| INSTRUCTIONS TO FOLLOW |
Find the line containing "Startsystemet (modeller med Stop & Start-system)" in the records below. Copy exactly that line and each one after it, ending at the line containing "一定の周波数に対して鳥が慣れてしまうことを防止", and nothing more.
***** EXCERPTED RECORDS
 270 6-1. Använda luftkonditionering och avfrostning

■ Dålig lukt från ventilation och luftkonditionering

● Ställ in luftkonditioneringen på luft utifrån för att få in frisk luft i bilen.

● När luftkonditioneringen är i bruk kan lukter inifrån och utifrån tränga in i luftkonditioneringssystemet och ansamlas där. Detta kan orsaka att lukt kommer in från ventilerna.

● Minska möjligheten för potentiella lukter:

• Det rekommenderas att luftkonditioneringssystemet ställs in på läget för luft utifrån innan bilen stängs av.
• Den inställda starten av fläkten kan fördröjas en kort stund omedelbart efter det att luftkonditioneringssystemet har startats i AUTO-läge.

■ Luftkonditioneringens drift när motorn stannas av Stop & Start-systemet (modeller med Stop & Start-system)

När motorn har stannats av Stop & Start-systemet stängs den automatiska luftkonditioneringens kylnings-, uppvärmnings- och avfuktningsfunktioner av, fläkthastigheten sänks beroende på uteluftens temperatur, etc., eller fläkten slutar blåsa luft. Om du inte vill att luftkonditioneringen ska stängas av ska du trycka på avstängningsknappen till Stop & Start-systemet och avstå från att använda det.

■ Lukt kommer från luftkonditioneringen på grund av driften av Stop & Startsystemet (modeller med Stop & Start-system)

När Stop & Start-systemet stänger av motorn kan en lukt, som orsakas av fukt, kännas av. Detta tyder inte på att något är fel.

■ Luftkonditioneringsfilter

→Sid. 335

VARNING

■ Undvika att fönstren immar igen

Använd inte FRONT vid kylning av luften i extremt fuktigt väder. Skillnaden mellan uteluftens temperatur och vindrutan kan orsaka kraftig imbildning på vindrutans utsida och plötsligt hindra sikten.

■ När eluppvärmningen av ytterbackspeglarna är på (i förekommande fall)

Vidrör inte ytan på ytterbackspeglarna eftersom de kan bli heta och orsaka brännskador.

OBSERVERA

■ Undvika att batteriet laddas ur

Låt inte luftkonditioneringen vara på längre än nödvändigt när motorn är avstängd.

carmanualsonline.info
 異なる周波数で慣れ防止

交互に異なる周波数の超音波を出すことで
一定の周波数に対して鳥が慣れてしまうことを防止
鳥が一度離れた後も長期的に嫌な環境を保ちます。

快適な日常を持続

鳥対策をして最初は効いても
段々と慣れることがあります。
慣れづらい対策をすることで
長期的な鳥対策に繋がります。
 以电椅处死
**********
***** EXCERPTED RECORDS
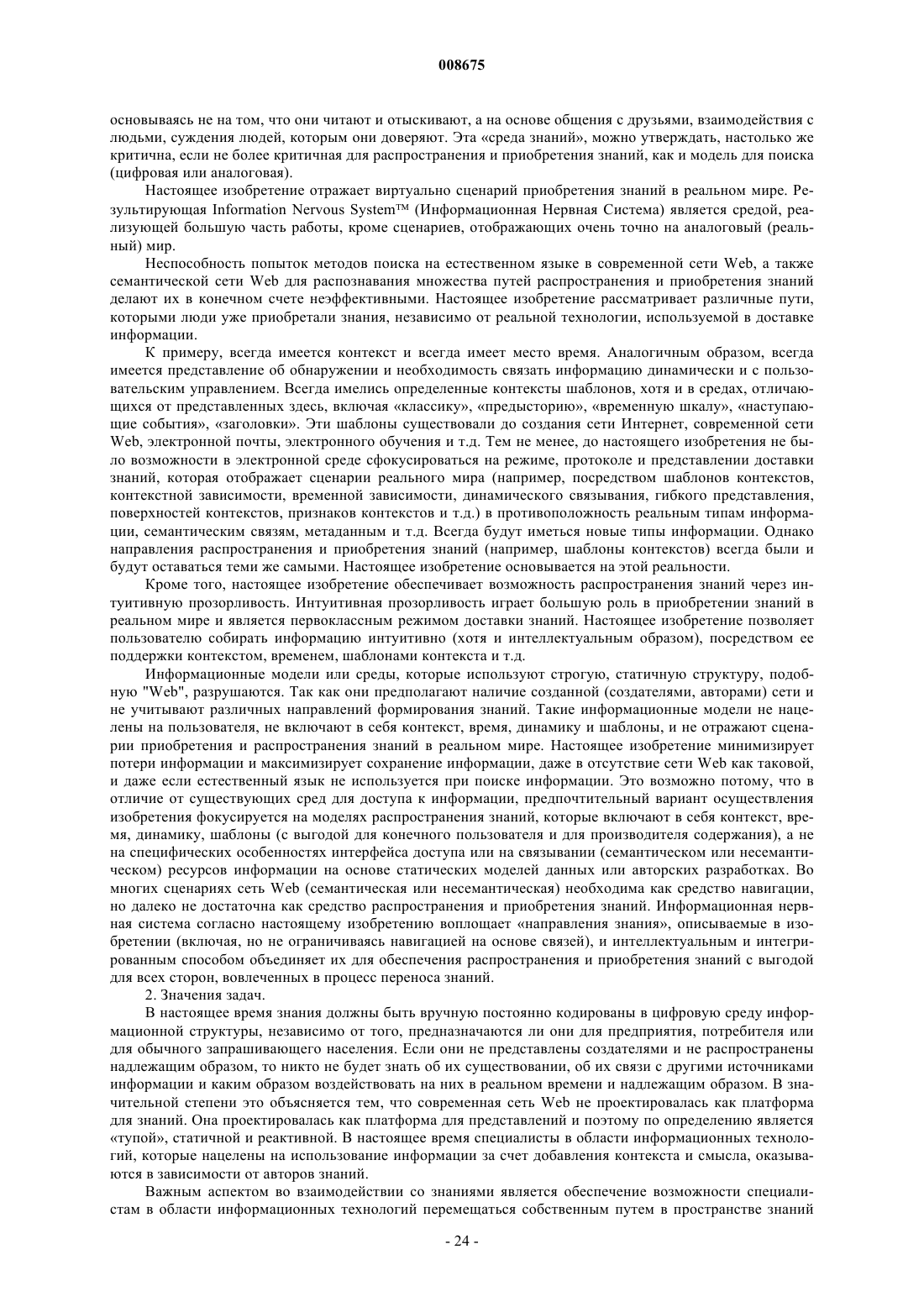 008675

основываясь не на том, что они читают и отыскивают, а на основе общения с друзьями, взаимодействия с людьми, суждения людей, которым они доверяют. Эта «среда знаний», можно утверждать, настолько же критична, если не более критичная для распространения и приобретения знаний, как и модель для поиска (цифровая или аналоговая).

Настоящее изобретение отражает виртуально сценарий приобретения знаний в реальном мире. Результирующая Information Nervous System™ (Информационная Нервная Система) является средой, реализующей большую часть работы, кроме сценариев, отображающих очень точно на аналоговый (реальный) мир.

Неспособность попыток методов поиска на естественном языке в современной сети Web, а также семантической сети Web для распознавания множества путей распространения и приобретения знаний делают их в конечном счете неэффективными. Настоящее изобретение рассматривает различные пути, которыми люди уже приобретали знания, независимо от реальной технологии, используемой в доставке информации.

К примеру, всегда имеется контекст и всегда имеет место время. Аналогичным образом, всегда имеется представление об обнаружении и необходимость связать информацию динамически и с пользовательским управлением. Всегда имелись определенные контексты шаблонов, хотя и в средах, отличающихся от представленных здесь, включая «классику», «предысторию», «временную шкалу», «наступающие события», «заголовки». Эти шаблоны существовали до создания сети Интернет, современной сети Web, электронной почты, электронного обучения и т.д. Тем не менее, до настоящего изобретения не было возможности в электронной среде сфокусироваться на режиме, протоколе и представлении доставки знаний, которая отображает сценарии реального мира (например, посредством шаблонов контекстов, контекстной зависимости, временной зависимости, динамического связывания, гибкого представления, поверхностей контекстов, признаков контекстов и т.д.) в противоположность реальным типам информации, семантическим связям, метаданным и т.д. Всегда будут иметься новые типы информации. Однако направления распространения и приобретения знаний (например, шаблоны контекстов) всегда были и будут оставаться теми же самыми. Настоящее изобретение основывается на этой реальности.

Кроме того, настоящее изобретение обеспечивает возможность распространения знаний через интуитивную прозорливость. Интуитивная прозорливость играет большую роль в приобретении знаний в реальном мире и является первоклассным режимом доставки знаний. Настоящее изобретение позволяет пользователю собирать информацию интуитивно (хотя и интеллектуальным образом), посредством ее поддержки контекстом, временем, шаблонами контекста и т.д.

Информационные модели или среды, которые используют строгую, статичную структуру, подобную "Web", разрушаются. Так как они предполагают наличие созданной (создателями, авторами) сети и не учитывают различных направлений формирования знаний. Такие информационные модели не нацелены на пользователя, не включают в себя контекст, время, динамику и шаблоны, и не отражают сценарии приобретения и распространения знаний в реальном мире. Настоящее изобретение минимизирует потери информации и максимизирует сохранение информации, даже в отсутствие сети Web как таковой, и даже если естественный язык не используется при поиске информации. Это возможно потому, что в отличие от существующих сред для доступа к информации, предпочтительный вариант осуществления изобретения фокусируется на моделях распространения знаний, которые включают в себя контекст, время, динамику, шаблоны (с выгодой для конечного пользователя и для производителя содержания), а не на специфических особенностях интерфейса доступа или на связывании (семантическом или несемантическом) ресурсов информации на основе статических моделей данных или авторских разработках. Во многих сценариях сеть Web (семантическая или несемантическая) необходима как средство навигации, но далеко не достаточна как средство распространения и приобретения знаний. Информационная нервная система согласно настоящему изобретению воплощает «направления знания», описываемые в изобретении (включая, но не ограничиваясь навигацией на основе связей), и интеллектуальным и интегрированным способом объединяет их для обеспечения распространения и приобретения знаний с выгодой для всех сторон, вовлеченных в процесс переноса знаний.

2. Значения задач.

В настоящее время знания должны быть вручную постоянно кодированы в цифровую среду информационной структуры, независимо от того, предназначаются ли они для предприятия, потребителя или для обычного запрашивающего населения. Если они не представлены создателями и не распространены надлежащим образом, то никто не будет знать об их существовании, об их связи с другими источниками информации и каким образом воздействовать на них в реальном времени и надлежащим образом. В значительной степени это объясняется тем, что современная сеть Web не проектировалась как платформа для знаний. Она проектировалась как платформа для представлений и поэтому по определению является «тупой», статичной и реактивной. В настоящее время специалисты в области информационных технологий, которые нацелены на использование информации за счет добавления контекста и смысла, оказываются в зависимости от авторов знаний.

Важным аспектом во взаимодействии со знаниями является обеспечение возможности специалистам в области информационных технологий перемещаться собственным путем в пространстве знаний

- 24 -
**********
| SOLUTION TO THIS TASK |
■ Lukt kommer från luftkonditioneringen på grund av driften av Stop & Startsystemet (modeller med Stop & Start-system)

När Stop & Start-systemet stänger av motorn kan en lukt, som orsakas av fukt, kännas av. Detta tyder inte på att något är fel.

■ Luftkonditioneringsfilter

→Sid. 335

VARNING

■ Undvika att fönstren immar igen

Använd inte FRONT vid kylning av luften i extremt fuktigt väder. Skillnaden mellan uteluftens temperatur och vindrutan kan orsaka kraftig imbildning på vindrutans utsida och plötsligt hindra sikten.

■ När eluppvärmningen av ytterbackspeglarna är på (i förekommande fall)

Vidrör inte ytan på ytterbackspeglarna eftersom de kan bli heta och orsaka brännskador.

OBSERVERA

■ Undvika att batteriet laddas ur

Låt inte luftkonditioneringen vara på längre än nödvändigt när motorn är avstängd.

carmanualsonline.info
 異なる周波数で慣れ防止

交互に異なる周波数の超音波を出すことで
一定の周波数に対して鳥が慣れてしまうことを防止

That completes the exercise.